• **Supplied passage**
>>>>
RE: [PATCH v3 5/6] iommu/vt-d: Flush PASID-based iotlb for iova over first level

From: Liu, Yi L
Date: Fri Dec 13 2019 - 06:42:45 EST


Hi Allen,

> From: kvm-owner@xxxxxxxxxxxxxxx [mailto:kvm-owner@xxxxxxxxxxxxxxx] On Behalf
> Of Lu Baolu
> Sent: Wednesday, December 11, 2019 10:12 AM
> To: Joerg Roedel <joro@xxxxxxxxxx>; David Woodhouse <dwmw2@xxxxxxxxxxxxx>;
> Subject: [PATCH v3 5/6] iommu/vt-d: Flush PASID-based iotlb for iova over first level
>
> When software has changed first-level tables, it should invalidate
> the affected IOTLB and the paging-structure-caches using the PASID-
> based-IOTLB Invalidate Descriptor defined in spec 6.5.2.4.
>
> Signed-off-by: Lu Baolu <baolu.lu@xxxxxxxxxxxxxxx>
> ---
> drivers/iommu/dmar.c | 41 ++++++++++++++++++++++++++++++++++
> drivers/iommu/intel-iommu.c | 44 ++++++++++++++++++++++++-------------
> include/linux/intel-iommu.h | 2 ++
> 3 files changed, 72 insertions(+), 15 deletions(-)
>
> diff --git a/drivers/iommu/dmar.c b/drivers/iommu/dmar.c
> index 3acfa6a25fa2..fb30d5053664 100644
> --- a/drivers/iommu/dmar.c
> +++ b/drivers/iommu/dmar.c
> @@ -1371,6 +1371,47 @@ void qi_flush_dev_iotlb(struct intel_iommu *iommu, u16
> sid, u16 pfsid,
> qi_submit_sync(&desc, iommu);
> }
>
> +/* PASID-based IOTLB invalidation */
> +void qi_flush_piotlb(struct intel_iommu *iommu, u16 did, u32 pasid, u64 addr,
> + unsigned long npages, bool ih)
> +{
> + struct qi_desc desc = {.qw2 = 0, .qw3 = 0};
> +
> + /*
> + * npages == -1 means a PASID-selective invalidation, otherwise,
> + * a positive value for Page-selective-within-PASID invalidation.
> + * 0 is not a valid input.
<<<<
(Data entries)
>>>>
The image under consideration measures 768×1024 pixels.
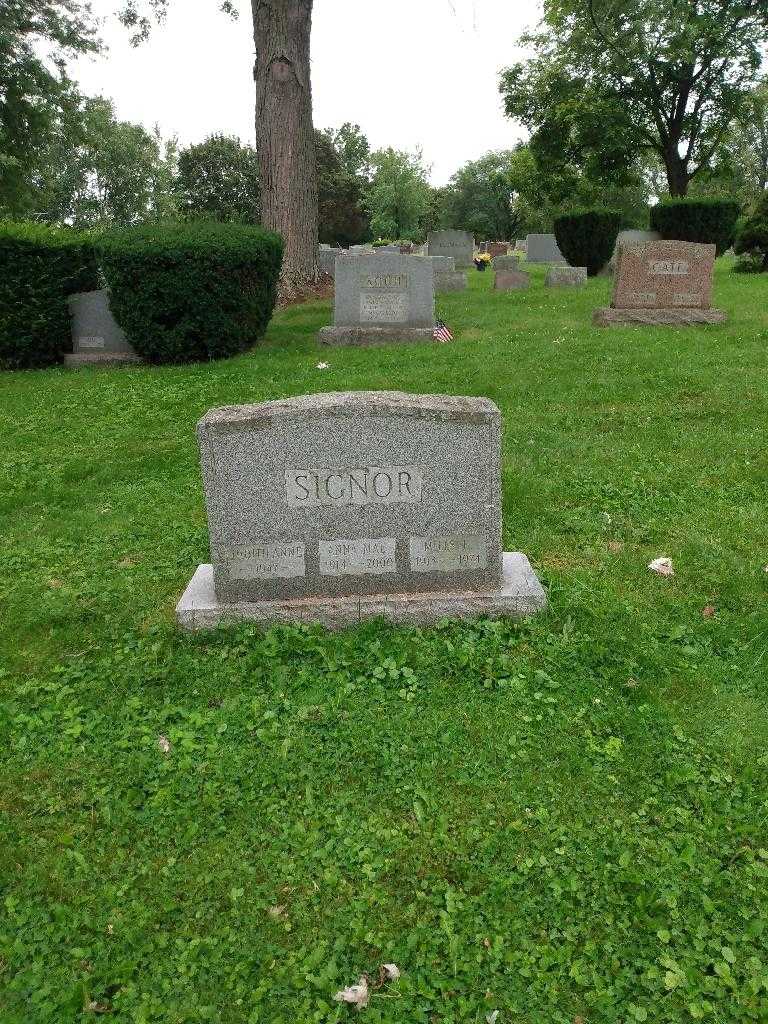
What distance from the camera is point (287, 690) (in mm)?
3354

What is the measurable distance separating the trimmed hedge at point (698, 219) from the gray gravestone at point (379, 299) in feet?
32.1

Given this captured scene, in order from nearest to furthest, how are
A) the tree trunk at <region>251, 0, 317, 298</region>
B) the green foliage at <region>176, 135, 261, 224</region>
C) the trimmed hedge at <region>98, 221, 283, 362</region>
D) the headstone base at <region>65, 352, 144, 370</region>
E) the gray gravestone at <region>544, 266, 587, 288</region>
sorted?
the trimmed hedge at <region>98, 221, 283, 362</region> → the headstone base at <region>65, 352, 144, 370</region> → the tree trunk at <region>251, 0, 317, 298</region> → the gray gravestone at <region>544, 266, 587, 288</region> → the green foliage at <region>176, 135, 261, 224</region>

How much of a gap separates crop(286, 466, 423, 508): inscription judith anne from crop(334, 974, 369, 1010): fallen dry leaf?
2.02 m

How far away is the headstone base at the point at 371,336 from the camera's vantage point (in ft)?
35.7

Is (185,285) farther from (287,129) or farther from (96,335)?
(287,129)

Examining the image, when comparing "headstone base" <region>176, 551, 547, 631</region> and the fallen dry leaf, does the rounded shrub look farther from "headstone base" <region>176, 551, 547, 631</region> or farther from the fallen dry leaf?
the fallen dry leaf

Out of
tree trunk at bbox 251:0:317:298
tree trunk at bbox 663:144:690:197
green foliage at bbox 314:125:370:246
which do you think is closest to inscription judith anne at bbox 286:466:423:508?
tree trunk at bbox 251:0:317:298

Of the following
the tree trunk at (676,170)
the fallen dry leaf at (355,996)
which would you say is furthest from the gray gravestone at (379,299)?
the tree trunk at (676,170)

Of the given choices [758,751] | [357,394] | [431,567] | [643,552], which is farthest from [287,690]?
[643,552]

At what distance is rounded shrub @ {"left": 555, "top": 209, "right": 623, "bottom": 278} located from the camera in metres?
17.3

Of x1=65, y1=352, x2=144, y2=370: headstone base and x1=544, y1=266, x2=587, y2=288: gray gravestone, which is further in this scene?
x1=544, y1=266, x2=587, y2=288: gray gravestone

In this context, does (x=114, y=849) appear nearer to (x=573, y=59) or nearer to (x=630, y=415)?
(x=630, y=415)

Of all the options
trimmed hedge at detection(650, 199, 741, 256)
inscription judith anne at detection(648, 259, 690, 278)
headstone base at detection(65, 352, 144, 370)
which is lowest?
headstone base at detection(65, 352, 144, 370)

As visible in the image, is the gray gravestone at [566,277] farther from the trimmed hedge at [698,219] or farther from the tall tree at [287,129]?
the tall tree at [287,129]
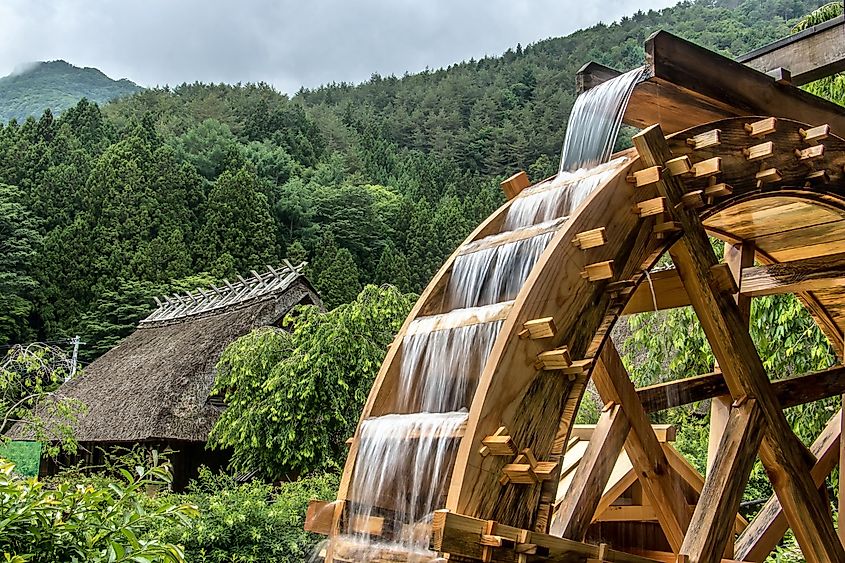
<<<<
• **Complete the following**
A) Answer these from the patch email:
(i) Who sent this reply, and on what date?
(ii) Which spec section defines the PASID-based-IOTLB Invalidate Descriptor?
(iii) How many files does the patch change, and how many insertions and deletions does it make?
B) Shorten the paragraph in the patch email that begins "When software has changed first-level tables" into one brief sentence that keeps its main facts.

• **Answers to the tasks**
A)
(i) Liu, Yi L, on Fri Dec 13 2019.
(ii) Spec 6.5.2.4.
(iii) 3 files, with 72 insertions and 15 deletions.

B) After software changes first-level tables, it should invalidate the affected IOTLB and paging-structure caches with the PASID-based-IOTLB Invalidate Descriptor from spec 6.5.2.4.